» TASK ITEM:
The records that follow must be repeated exactly as they stand.

╭─ INFORMATION GIVEN

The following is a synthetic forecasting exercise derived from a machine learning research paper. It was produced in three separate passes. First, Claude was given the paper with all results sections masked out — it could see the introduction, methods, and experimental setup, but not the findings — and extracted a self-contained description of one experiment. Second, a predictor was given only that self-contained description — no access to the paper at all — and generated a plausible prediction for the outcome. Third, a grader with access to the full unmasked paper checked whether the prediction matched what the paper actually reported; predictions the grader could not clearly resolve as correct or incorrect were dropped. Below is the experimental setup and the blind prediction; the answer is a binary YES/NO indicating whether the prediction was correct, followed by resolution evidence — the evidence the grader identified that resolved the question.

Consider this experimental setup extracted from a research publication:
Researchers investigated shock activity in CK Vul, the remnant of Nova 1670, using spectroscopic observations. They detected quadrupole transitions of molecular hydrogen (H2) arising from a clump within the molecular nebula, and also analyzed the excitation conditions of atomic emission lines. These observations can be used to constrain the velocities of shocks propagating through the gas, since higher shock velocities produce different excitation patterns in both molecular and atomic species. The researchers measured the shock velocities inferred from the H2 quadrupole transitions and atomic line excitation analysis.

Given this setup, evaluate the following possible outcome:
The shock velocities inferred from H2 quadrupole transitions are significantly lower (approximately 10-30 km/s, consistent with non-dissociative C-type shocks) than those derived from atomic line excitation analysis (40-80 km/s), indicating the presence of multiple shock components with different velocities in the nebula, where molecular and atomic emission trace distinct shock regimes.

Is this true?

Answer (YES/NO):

╰─

» YOUR SOLUTION:
The following is a synthetic forecasting exercise derived from a machine learning research paper. It was produced in three separate passes. First, Claude was given the paper with all results sections masked out — it could see the introduction, methods, and experimental setup, but not the findings — and extracted a self-contained description of one experiment. Second, a predictor was given only that self-contained description — no access to the paper at all — and generated a plausible prediction for the outcome. Third, a grader with access to the full unmasked paper checked whether the prediction matched what the paper actually reported; predictions the grader could not clearly resolve as correct or incorrect were dropped. Below is the experimental setup and the blind prediction; the answer is a binary YES/NO indicating whether the prediction was correct, followed by resolution evidence — the evidence the grader identified that resolved the question.

Consider this experimental setup extracted from a research publication:
Researchers investigated shock activity in CK Vul, the remnant of Nova 1670, using spectroscopic observations. They detected quadrupole transitions of molecular hydrogen (H2) arising from a clump within the molecular nebula, and also analyzed the excitation conditions of atomic emission lines. These observations can be used to constrain the velocities of shocks propagating through the gas, since higher shock velocities produce different excitation patterns in both molecular and atomic species. The researchers measured the shock velocities inferred from the H2 quadrupole transitions and atomic line excitation analysis.

Given this setup, evaluate the following possible outcome:
The shock velocities inferred from H2 quadrupole transitions are significantly lower (approximately 10-30 km/s, consistent with non-dissociative C-type shocks) than those derived from atomic line excitation analysis (40-80 km/s), indicating the presence of multiple shock components with different velocities in the nebula, where molecular and atomic emission trace distinct shock regimes.

Is this true?

Answer (YES/NO):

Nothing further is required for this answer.